Часть 112.
16 сентября 2021 г. в 14:45
На вершину Астрономической башни они оба приходят курить перед сном. Каждый сам по себе. Каждый день.
Как-то постепенно это стало обязательным ритуалом. После Сектумсемпры и затянувшегося лечения Малфоя в больничном крыле, ежевечерних дежурств Поттера у постели больного. Он прятался под мантией-невидимкой, конечно, но так шумно и виновато вздыхал, что шансов оказаться незамеченным и неузнанным не оставалось. Впрочем, вида, что он что-то заметил, слизеринец не подал ни разу.
Ни тогда, ни потом.
Ни сейчас — на этой продуваемой всеми ветрами площадке.

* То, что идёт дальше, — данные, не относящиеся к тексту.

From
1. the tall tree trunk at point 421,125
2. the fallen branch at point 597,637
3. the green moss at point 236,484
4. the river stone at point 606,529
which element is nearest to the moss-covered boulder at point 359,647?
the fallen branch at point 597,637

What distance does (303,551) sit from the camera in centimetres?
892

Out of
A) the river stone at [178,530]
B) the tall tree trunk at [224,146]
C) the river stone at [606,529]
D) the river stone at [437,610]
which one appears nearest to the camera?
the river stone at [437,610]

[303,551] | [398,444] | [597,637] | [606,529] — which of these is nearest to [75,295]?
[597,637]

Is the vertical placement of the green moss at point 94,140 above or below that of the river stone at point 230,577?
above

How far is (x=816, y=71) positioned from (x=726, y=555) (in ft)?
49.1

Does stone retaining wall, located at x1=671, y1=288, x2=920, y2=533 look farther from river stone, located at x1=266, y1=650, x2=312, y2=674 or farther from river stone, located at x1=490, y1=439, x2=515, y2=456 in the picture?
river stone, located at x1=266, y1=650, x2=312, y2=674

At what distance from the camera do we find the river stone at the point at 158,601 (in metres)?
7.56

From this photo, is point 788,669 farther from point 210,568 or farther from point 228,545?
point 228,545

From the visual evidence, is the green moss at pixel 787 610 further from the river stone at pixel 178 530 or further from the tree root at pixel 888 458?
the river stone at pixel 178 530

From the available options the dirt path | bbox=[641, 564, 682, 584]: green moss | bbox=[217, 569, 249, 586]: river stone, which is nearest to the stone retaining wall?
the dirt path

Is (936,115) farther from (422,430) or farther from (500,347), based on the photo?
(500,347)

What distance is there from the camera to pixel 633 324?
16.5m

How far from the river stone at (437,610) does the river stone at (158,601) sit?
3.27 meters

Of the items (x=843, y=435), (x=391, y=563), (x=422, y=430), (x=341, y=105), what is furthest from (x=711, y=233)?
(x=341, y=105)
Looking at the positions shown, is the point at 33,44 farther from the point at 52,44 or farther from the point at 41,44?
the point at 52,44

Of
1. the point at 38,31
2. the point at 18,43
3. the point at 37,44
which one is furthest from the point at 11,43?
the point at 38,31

Он кутается в мантию, подбитую серебристым горностаевым мехом, привалившись к холодным и шатким с виду перилам. Курит, затягиваясь. Гарри видит, как на каждой затяжке дергается острый кадык. Поттер громко глотает и отходит на другой край площадки, прикуривая свою сигарету.
Затягивается. Пальцы дрожат, а дым на языке горчит и отдает прелой тиной со дна Черного озера.
Малфой не реагирует на его присутствие. Как и всегда. Он смотрит куда-то, и серебристый задумчивый взор затягивает дымкой тумана. Он будто не здесь, не сейчас. Он где-то во вне.
Гарри кашляет в кулак и шмыгает носом. Переступает с ноги на ногу. Одергивает рукава. Он сам себе кажется нелепым и неуклюжим. И никак не может перестать наблюдать за таким красивым, изящным и тонким Малфоем. В эти секунды, которые принадлежат только им, он жадно пытается впитать в себя его облик. Запечатлеть в подкорке, выжечь изнутри на сетчатке. Сам, наверное, даже не знает, зачем.
Он понимает только, что если однажды поднимется сюда, а площадка будет пуста...
— Ну что ты, Поттер, вздыхаешь, как провинившийся домовик?
На самом деле, тот же провинившийся Добби обычно колотит лбом стену и пытается прижечь свои длинные уши утюгом или щипцами для завивки волос. Но это сейчас, наверное, совершенно неважно, потому что Драко Малфой почему-то говорит с ним, с Гарри Поттером, совершенно нормально. С ним — своим самым страшным врагом.
— Я... не знаю. Хотел извиниться... За многое.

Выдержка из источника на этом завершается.